Может быть, это случилось не во второе и не в третье утро, может быть, даже не в четвертое и не в пятое. Откуда ему знать? Откуда ему знать, когда именно с несомненной ясностью ощутил он сладостное приближение? Когда оно по–настоящему началось? Ведь так расплывчато время… Он знал только, что однажды — может быть на второй день, а может быть, и на шестой — он ощутил, что присутствие снега стало заметнее, звук его яснее, и, наоборот, шаги почтальона глуше. Он не мог уже различить шагов не только за углом, но и у первого дома. Он услышал их только, когда почтальон опустился ниже первого дома, а через несколько дней уже ниже второго, а потом третьего. Постепенно и незаметно снег становился глубже, его шорох громче, а булыжник укутывался им всё теплее и теплее. И когда каждое утро, совершив ритуал прислушивания, он подходил к окну и обнаруживал всё ту же голую мостовую, это уже не имело значения. Он ведь, в конце концов, ждал этого. Это даже приносило ему радость и вознаграждение: это значило, что происшедшее принадлежало ему одному и никому больше. Никто больше и не догадывался об этом, даже его мать и отец. Там, снаружи, был голый булыжник, а здесь, внутри, снег. Снег с каждым днем становился глубже, укутывая собою мир, укрывая безобразные, но всё менее отчетливые — ведь в этом было главное — шаги почтальона.

— Мой маленький, — сказала она за завтраком, — что это на тебя напало? Ты совсем не слушаешь, когда к тебе обращаются. Я уже третий раз прошу тебя передать тарелку…

Как мог объяснить он это матери? или отцу? Конечно, он ничего не мог поделать, абсолютно ничего. Он мог только смущенно засмеяться, притвориться пристыженным, попросить прощения, внезапно проявить неискренний интерес к тому, что делалось или говорилось вокруг него. Кошка всю ночь была на улице. У него на щеке появилась какая‑то странная припухлость, может быть кто‑то ударил его или попал в него пальцем? Кэмптоны должны прийти на чай, но может и не придут. Нужно будет устроить генеральную уборку в среду вместо пятницы. Ему купят настольную лампу, чтобы он готовил уроки вечером — наверное, он перенапрягает глаза и поэтому стал таким рассеянным — мама говорила это и ещё что‑то, и смотрела на него, улыбаясь. Новую лампу? Новую лампу. Да, мама. Нет, мама, да, мама. В школе всё в порядке, с геометрией он справляется. А история скучная. За то на географии интересно, особенно когда говорят о Северном полюсе. Почему именно о Северном полюсе? Ну, хорошо бы стать исследователем. Как Пэри, или Скотт, или Шеклтон. И вдруг ему надоело разговаривать, он уставился на пудинг, слушал, ждал, и снова — какое блаженство, когда это приходит — слушать и ощущать — ведь не мог же он впрямь слышать его? — свой тайный, тихий снег.
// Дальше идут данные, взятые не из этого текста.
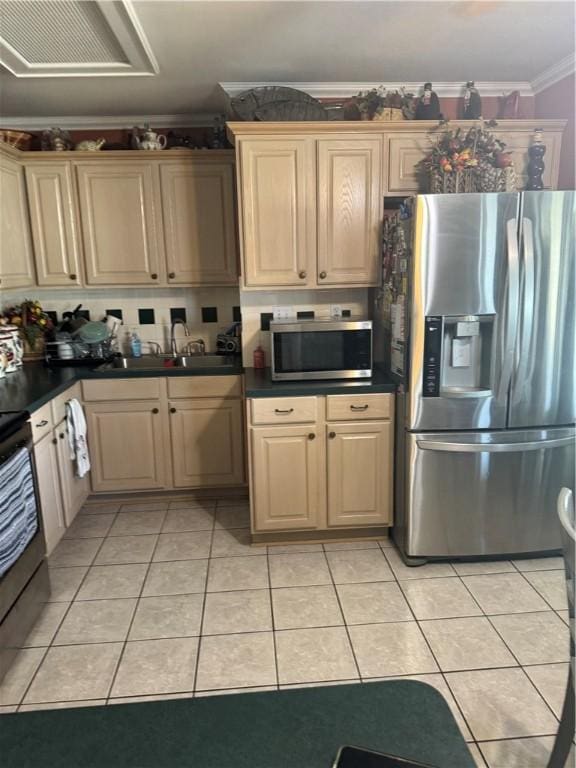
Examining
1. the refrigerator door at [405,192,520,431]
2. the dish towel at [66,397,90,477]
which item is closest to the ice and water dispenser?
the refrigerator door at [405,192,520,431]

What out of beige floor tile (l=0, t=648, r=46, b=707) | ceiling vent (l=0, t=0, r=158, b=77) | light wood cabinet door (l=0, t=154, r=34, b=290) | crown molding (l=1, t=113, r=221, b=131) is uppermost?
ceiling vent (l=0, t=0, r=158, b=77)

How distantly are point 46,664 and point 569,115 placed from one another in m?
3.77

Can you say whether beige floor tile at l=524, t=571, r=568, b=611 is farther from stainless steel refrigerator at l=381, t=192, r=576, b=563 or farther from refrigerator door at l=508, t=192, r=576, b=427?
refrigerator door at l=508, t=192, r=576, b=427

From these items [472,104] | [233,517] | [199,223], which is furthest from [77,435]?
[472,104]

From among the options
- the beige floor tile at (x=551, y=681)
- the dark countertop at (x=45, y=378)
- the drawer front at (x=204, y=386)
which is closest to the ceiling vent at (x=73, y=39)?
the dark countertop at (x=45, y=378)

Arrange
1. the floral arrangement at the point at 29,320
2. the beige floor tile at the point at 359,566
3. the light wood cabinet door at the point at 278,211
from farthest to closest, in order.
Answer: the floral arrangement at the point at 29,320, the light wood cabinet door at the point at 278,211, the beige floor tile at the point at 359,566

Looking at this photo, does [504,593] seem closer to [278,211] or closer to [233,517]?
[233,517]

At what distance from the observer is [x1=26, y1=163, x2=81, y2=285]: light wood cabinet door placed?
3357 mm

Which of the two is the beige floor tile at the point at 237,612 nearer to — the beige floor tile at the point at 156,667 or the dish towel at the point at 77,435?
the beige floor tile at the point at 156,667

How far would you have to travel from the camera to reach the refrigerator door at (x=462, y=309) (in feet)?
8.16

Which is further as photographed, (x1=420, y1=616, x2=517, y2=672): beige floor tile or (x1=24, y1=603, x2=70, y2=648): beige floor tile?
(x1=24, y1=603, x2=70, y2=648): beige floor tile

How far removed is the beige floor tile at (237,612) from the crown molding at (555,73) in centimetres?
319

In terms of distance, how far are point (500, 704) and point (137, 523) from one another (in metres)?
2.22

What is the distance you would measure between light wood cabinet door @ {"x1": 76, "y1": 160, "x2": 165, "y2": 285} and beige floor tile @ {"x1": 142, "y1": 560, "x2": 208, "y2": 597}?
179cm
(Мисс Бюэл рассказывала об открытии Северо–западного пролива, о Генрихе Гудзоне, Полумесяце).

Правда, в его новой жизни была одна досадная черта — она вела к невысказанному непониманию, даже разладу с отцом и матерью. Выходило, будто он стремится вести двойную жизнь. С одной стороны, он был Полем Хасельманом и должен был внешне уподобляться ему — одеваться, умываться, давать разумные ответы, когда к нему обращаются, а с другой — исследовать открывшийся ему новый мир. Разве могло возникнуть хоть малейшее сомнение в том, что из двух миров новый был несравненно глубже и чудеснее. Как передать его красу, невыразимую ни в словах, ни в мыслях — непередаваемую. И как ему, оказавшись между двух миров, постоянно помня об обоих, удержать между ними равновесие? Нужно вставать, нужно идти завтракать, нужно говорить с мамой, отправляться в школу, делать уроки — и при всем этом не слишком походить на дурака. Но как быть тому, кто стремится извлечь всю прелесть из другого, совершенно особого существования, о котором нельзя просто (а можно ли вообще?) рассказать. Как объяснить? и нужно ли объяснять? Разве это не вздорно? И не нагрянет ли за таким объяснением неясная ему беда?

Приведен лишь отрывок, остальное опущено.